After his second progression of disease, the patient received cisplatin (75 mg/m2) and pemetrexed (500 mg/m2) Q3W for four cycles with radiographic disease progression witnessed on his first scan, 12 weeks after starting therapy (Figure 1C). Pembrolizumab (200 mg Q3W) was added to the patient’s treatment regimen and provoked a dramatic radiographic response with decreased abdominopelvic ascites and peritoneal infiltration starting after two cycles and continuing throughout therapy (Fig 1D). Similar to Patient 1, Patient 2 experienced signs of tinnitus on cisplatin and was changed to carboplatin (4 mg/area under the curve, AUC) after two cycles. His carboplatin dose was subsequently lowered to 3 mg/AUC for cycle 5, and subsequently to 260 mg (flat dosing) which was continued for the duration of therapy. The patient continued with combination pembrolizumab/carboplatin/pemetrexed therapy with a continued disease response for 14 months. After that time, the patient exhibited radiographic abdominal disease progression. The patient strongly desired a treatment break and was taken off therapy. After continued progression off therapy, the patient eventually passed in the hospital on hospice care 19 months after his initial treatment with combination carboplatin, pemetrexed and pembrolizumab.
Discussion:
Malignant peritoneal mesothelioma (MPeM) is a rare and aggressive malignancy seen in less than 3 cases per million persons.[1] Although both MPeM and malignant pleural mesothelioma (MPM) are associated with exposure to asbestos, gene expression patterns between the two diseases are different, suggesting that peritoneal mesothelioma progresses in a distinct manner. BAP1 is often mutated in both MPeM and MPM, yet MPeM shows a lower occurrence of copy number alterations and NF2 mutations. [2–3]

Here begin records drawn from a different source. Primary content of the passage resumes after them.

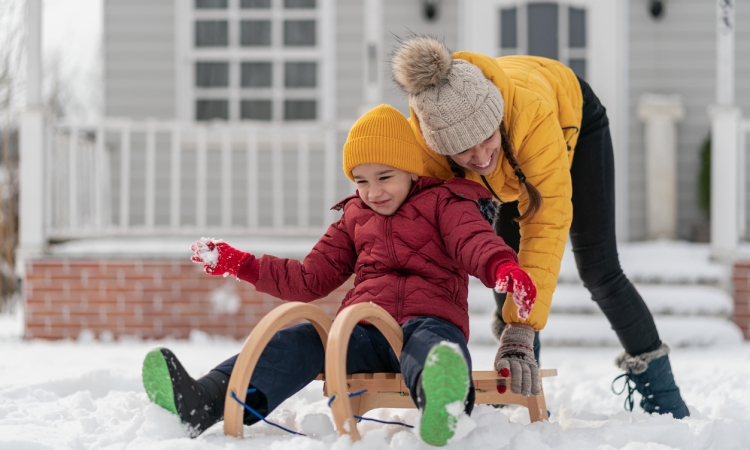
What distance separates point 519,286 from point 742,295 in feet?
12.9

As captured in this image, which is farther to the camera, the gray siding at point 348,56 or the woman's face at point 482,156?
the gray siding at point 348,56

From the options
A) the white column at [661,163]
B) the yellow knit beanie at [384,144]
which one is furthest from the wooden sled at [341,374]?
the white column at [661,163]

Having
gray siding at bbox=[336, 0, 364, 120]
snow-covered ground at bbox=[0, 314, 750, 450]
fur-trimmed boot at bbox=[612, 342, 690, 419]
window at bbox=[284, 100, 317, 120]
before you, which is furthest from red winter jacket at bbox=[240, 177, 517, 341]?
window at bbox=[284, 100, 317, 120]

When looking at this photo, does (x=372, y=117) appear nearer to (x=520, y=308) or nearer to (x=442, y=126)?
(x=442, y=126)

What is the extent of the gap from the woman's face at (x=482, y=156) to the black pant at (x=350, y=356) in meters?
0.49

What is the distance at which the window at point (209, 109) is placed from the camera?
6.66 metres

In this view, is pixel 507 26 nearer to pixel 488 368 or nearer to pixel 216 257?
pixel 488 368

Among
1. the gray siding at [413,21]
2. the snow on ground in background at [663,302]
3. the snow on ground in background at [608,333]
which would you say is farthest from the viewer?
the gray siding at [413,21]

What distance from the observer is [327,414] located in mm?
2438

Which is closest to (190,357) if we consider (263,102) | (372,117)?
(372,117)

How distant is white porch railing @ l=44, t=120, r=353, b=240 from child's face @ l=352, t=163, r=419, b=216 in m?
3.00

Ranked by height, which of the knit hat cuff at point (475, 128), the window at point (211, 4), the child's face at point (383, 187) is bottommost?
the child's face at point (383, 187)

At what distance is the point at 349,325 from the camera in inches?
73.1

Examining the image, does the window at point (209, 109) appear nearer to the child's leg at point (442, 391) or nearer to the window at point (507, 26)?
the window at point (507, 26)
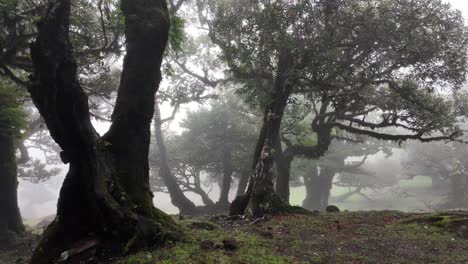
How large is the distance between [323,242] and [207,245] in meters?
3.05

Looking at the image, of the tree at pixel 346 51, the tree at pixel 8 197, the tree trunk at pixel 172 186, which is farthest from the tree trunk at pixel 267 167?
the tree trunk at pixel 172 186

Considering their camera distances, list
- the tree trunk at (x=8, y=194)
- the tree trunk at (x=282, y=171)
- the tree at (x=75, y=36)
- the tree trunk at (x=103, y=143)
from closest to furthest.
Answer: the tree trunk at (x=103, y=143)
the tree at (x=75, y=36)
the tree trunk at (x=8, y=194)
the tree trunk at (x=282, y=171)

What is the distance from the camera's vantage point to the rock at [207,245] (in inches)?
240

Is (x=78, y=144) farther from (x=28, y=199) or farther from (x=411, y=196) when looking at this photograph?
(x=28, y=199)

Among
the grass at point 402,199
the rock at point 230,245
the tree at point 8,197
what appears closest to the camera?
the rock at point 230,245

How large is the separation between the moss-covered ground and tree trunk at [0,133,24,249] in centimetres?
1061

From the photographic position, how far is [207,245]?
6199 mm

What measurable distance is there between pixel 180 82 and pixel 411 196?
44902 mm

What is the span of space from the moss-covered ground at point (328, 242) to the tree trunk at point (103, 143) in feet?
2.65

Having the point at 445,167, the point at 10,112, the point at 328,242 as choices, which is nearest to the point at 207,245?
the point at 328,242

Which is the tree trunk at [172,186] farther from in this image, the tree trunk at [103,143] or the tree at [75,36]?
the tree trunk at [103,143]

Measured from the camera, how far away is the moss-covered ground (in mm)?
5836

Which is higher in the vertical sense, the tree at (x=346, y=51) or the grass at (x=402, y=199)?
the tree at (x=346, y=51)

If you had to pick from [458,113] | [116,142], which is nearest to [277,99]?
[116,142]
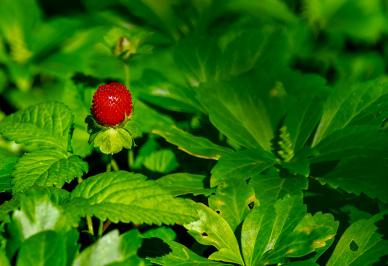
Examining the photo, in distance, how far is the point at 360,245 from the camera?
126 cm

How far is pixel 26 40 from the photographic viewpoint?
2453mm

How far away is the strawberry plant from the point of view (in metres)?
1.10

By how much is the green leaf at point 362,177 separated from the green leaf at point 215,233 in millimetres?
262

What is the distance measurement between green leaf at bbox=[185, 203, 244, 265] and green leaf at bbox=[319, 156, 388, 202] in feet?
0.86

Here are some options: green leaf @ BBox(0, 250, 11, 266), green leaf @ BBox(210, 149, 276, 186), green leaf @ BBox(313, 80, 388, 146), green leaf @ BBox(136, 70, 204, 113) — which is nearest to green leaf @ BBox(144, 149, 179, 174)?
green leaf @ BBox(136, 70, 204, 113)

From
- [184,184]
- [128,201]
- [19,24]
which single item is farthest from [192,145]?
[19,24]

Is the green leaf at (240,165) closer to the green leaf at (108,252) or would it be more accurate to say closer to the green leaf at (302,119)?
the green leaf at (302,119)

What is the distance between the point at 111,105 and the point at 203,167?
466mm

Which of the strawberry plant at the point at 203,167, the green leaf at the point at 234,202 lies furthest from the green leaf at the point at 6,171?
the green leaf at the point at 234,202

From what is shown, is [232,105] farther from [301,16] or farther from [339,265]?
[301,16]

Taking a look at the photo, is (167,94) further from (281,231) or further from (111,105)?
(281,231)

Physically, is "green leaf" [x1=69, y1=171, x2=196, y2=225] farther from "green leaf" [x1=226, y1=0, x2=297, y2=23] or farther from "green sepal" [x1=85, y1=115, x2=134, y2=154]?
"green leaf" [x1=226, y1=0, x2=297, y2=23]

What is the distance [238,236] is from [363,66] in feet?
6.02

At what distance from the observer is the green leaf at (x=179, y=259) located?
1.17 metres
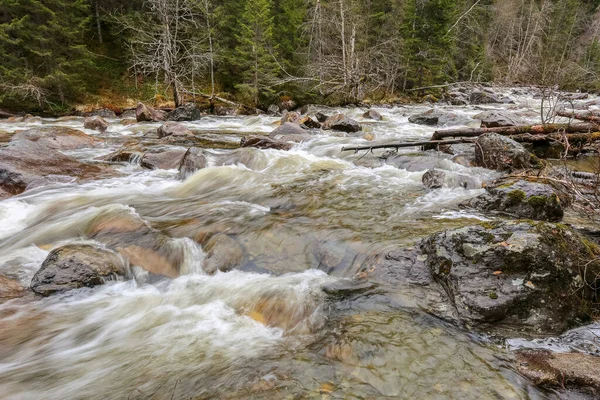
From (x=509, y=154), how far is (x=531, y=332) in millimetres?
5057

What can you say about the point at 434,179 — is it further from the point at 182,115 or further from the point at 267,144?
the point at 182,115

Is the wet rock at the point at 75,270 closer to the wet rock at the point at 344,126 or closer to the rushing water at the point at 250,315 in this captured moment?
the rushing water at the point at 250,315

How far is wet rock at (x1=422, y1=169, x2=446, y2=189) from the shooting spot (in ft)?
20.4

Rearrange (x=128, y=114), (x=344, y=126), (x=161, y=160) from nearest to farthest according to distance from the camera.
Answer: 1. (x=161, y=160)
2. (x=344, y=126)
3. (x=128, y=114)

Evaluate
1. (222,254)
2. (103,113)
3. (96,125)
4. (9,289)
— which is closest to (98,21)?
(103,113)

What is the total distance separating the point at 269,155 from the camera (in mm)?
8914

The prognosis for patients with MPeM is poor, with a one and two-year overall survival of 47% and 20%, respectively.[4] Cytoreductive surgery (CRS) with perioperative intraperitoneal or systemic chemotherapy is indicated for patients who show no extraperitoneal disease spread and acceptable performance status. Unresectable disease is treated with first-line cisplatin and pemetrexed chemotherapy which has been associated with a median overall survival of 13 months and an overall response rate (ORR) of 26%.[5] Few late-line treatment options exist for patients with unresectable MPeM.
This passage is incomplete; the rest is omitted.